Rename "concrete wall" to "cement wall" throughout all the entries below and reproduce them with everything else unchanged. Leave the pictures out of your reply.

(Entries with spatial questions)
★ ★ ★ ★

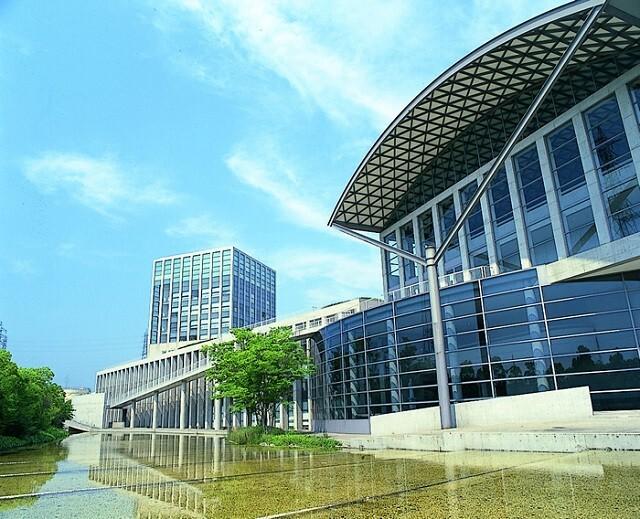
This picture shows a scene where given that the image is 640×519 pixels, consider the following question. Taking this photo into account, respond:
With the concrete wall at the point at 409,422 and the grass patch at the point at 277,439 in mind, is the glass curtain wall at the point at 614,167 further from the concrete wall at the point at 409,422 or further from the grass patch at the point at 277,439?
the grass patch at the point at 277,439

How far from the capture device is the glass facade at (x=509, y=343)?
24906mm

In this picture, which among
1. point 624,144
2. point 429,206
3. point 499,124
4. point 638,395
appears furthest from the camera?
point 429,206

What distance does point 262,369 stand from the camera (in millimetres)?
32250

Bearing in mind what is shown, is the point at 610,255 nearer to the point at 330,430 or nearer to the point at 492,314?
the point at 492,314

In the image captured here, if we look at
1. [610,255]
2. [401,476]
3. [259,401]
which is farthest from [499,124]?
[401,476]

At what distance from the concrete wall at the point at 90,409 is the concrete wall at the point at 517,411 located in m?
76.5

★ ★ ★ ★

RESPONSE TO THIS EXERCISE:
This picture shows a scene where given that the image is 640×519 pixels, consider the following question. Taking this photo into account, respond:
With the cement wall at the point at 409,422 and the grass patch at the point at 277,439 in mind, is the glass curtain wall at the point at 614,167 further from the cement wall at the point at 409,422 or further from the grass patch at the point at 277,439?
the grass patch at the point at 277,439

How far from the capture device is the glass facade at (x=509, y=343)?
24906mm

In this picture, which among
1. point 624,144
2. point 429,206
3. point 499,124
4. point 638,395
appears furthest from the camera?
point 429,206

What distance does point 262,369 stand from the camera (in millimetres)?
32250

Bearing in mind what is shown, is the point at 610,255 nearer to the point at 330,430 or nearer to the point at 492,314?
the point at 492,314

In the image captured here, if we look at
1. [610,255]
2. [401,476]
3. [259,401]
which is farthest from [499,124]?
[401,476]

At what distance from the cement wall at the point at 90,409 is the cement wall at the point at 517,411 located in m?
76.5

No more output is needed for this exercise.